I tried my first sprint session at my club on Thursday night, I am definitely the oldest of the group at 51 but that keeps the pressure off for now as I know I am not going to catch the teenagers! Session was as follows..
1 very slow lap (400m)
25 mins of drills
2 x 100m 5min rest
2 x 150m 5 min rest
2 x 120m 5 min rest
2x 80m then 2 very slow laps.
Whole session lasts around 90mins felt great, loved the little bursts of speed and thought..wow, this is easy! How very silly I was!! The next day could barely walk, lift my arms above my shoulders or sit down..and when I did, got up like a woman of around a hundred
Enjoyed it though! Got another tomorrow night (Tue) and 10 hill sprints on Sunday with warm up and cool down jogs. That's it so far...
There's one or two people I know that have done it, which is why I think it's good to run a range of distances to see where your strengths lie.
Have you done any sprint races yet? How do they compare to your 10k times if you have?
Another big thing with sprinting is how much 'running' actually constitutes the warmup. 25 minutes of drills is very good (I generally do about 10-15 mins after 3-4 easy laps to begin with + dynamic stretches), it will help a lot with sprinting form and injury prevention which for you is quite important.
Yeah it can be very obvious when you've found 'your calling' so to speak. I can run sessions like 8*200, 4*400 etc day in, day out yet get me to do 4*1M or a tempo run and I'll feel washed out for a few days afterwards.

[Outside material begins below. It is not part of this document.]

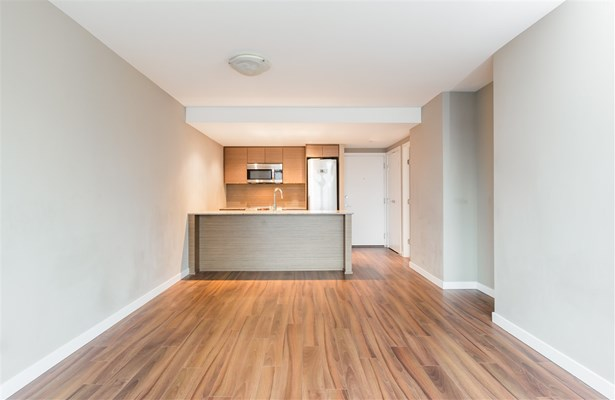 1506 135 E 17th Street, North Vancouver, BC - CAN (photo 5)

It's good you decided to give it a go though - I think a lot of people would surprise themselves how good they can be at shorter distances if they gave them a go.
Thanks Mr D, once again nice and positive. I have entered the Joe Moran T&F Meeting in june to run the 100m and training seems to have moved up a notch somewhat! I now have a hill sprint session (2x5 10secs) and also a step session that is very hard. My coach assures me this torture will be good for me. Just read an article about Ussain Bolt challenging a distance runner in a 10k...Bolt was knackered! All due to fast and slow twitch fibres, I know very little about this but understood that you inherit these fibres but can grow one or the other more?? As I was never the speediest of distance runners but did well over shorter distances at school I presume I have the fast?? Hope so! I know its earlydays but as you said, feels quite obvious and also the old regrets..why oh why did I not just do this from the start! Getting timed on my 100 on Tuesday..scared isn't the word! Hope you are fit and well Mr D.